Danger Days probably includes one too many songs that blatantly reach for Coldplay-style arena-rock uplifting grandeur, but what I will say is that this record’s final attempt at volcanic sentimentality, “The Kids From Yesterday,” totally works, and the album ends with an extra-caustic and extra-hilarious trashing punk tirade called “Vampire Money,” in which Gerard politely declines to contribute a song to the soundtrack of a Twilight movie.
(Come on!) When you wanna be a movie star (Come on!) Play the game and take the band real far (Come on!) Play it right and drive a Volvo car Pick a fight at an airport bar The kids don’t care if you’re alright, honey Pills don’t help, but it sure is funny Give me give me some of that vampire money, come on!
“Originally, what we did was take goth and put it with punk and turn it into something dangerous and sexy,” Gerard explained to the NME. “Back then nobody in the normal punk world was wearing black clothes and eyeliner. We did it because we had one mission: to polarize, to irritate, to contaminate. But then that image gets romanticized and then it gets commoditized.”

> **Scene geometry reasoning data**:
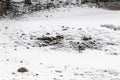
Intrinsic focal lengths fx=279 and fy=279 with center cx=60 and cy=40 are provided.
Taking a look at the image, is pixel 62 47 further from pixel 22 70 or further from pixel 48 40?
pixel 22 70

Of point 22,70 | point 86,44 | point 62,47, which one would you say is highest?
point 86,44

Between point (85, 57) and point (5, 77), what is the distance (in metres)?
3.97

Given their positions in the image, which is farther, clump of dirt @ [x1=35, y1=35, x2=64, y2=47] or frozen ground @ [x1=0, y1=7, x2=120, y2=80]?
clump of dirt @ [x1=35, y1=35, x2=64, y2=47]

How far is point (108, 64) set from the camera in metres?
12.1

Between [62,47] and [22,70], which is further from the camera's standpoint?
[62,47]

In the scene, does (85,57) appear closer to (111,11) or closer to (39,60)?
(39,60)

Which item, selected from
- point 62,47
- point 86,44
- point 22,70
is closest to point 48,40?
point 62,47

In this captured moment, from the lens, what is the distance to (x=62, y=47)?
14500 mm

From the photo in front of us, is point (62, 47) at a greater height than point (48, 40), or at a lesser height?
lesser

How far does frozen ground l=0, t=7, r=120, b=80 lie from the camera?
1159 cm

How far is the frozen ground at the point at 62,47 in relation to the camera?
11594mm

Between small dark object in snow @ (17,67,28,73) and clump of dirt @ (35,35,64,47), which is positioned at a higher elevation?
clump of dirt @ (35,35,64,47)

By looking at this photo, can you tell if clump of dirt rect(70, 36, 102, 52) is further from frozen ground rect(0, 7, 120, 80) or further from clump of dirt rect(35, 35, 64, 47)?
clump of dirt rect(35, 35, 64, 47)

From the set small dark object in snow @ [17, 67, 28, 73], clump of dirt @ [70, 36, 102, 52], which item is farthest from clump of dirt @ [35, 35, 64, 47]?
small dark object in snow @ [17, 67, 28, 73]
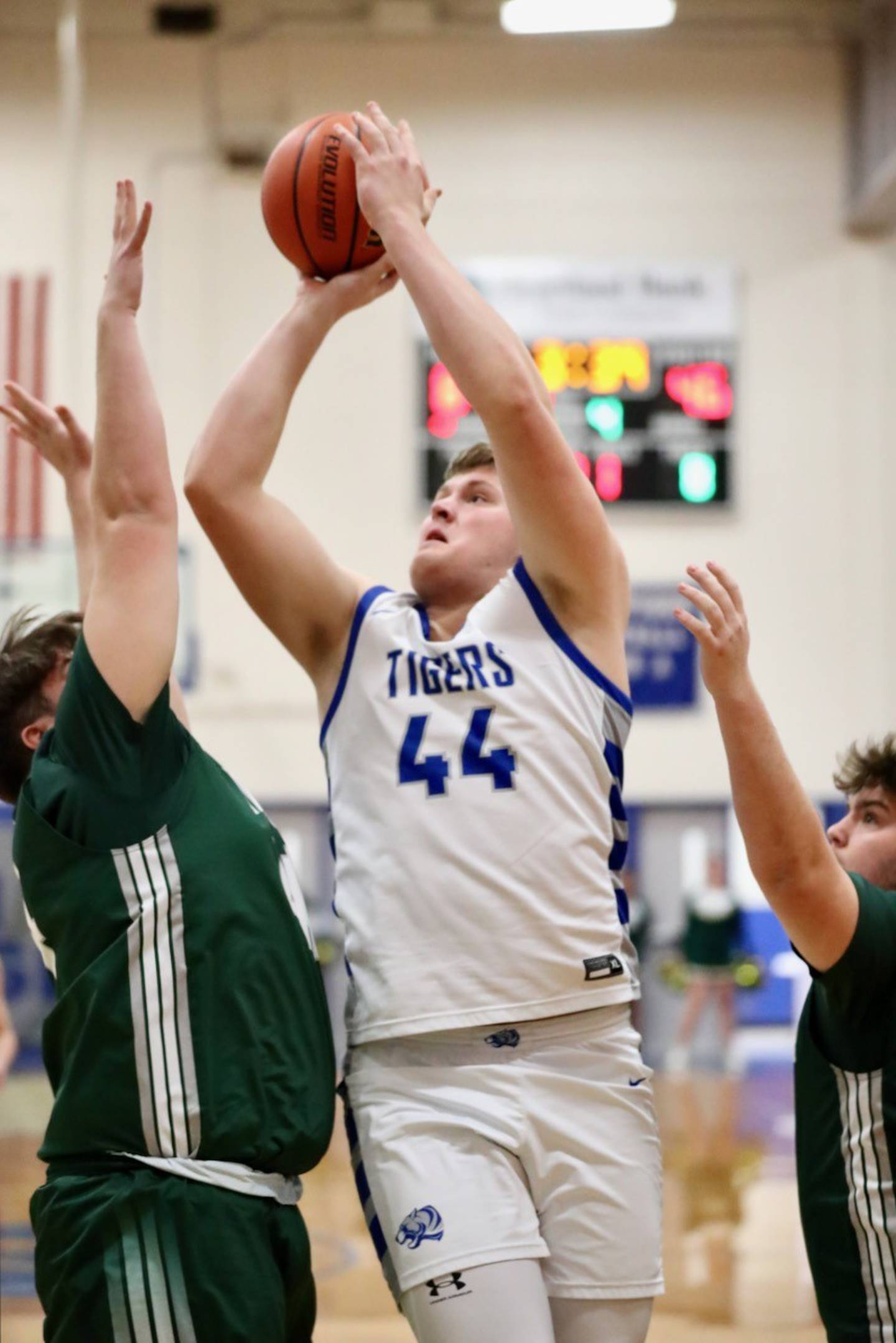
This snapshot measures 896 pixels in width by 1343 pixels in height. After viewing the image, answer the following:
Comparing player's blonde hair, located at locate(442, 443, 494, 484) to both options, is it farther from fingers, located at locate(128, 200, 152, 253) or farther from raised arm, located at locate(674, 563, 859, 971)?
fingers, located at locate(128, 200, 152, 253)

> **SET OF TASKS**:
1 > Rewrite the Danger Days review, starting with "Danger Days probably includes" and going on through "soundtrack of a Twilight movie.", with "Coldplay" replaced by "U2".
2 > In the Danger Days review, what did Gerard tell the NME the band's one mission was?
3 > Pick up the Danger Days review after its final sentence and keep writing.

> **RESPONSES IN ORDER**:
1 >
Danger Days probably includes one too many songs that blatantly reach for U2-style arena-rock uplifting grandeur, but what I will say is that this record’s final attempt at volcanic sentimentality, “The Kids From Yesterday,” totally works, and the album ends with an extra-caustic and extra-hilarious trashing punk tirade called “Vampire Money,” in which Gerard politely declines to contribute a song to the soundtrack of a Twilight movie.

2 > To polarize, to irritate, to contaminate.

3 >
This is all delightfully but decidedly rude: There’s an excellent argument that the Twilight universe is every bit as vital and inclusive and life-affirming as any of the rock bands it attempted to romanticize and/or commoditize. But I will laugh at the line Pick a fight at an airport bar forever.
As for MCR’s breakup, and the failsafe doomsday device that triggered it, within a few years Gerard was opening up about it: In 2014 he told the NME that he’d relapsed into alcoholism after Danger Days, and worried that his daughter would grow up without a father; the choice, he concluded, was “Break the band or break me.”
The band first reunited for a single show in 2019 in Los Angeles: “That was definitely the most fun I’ve ever had playing on stage with My Chemical Romance, for sure,” Gerard told the NME, adding that “to me, the new version of My Chemical Romance and the way I want to go about it is exercising less control.” (The NME loves this guy.) The band’s festival-headliner status now is in part a reflection of pop-punk’s bizarrely ascending reputation in the past five years as both a commercial and critical proposition, from Olivia Rodrigo to Machine Gun Kelly to Juice WRLD. But however many sonic and stylistic precedents there might be, there has never been a rock band quite this courageous, spiteful, beautiful, desperate, glamorous, hopeful.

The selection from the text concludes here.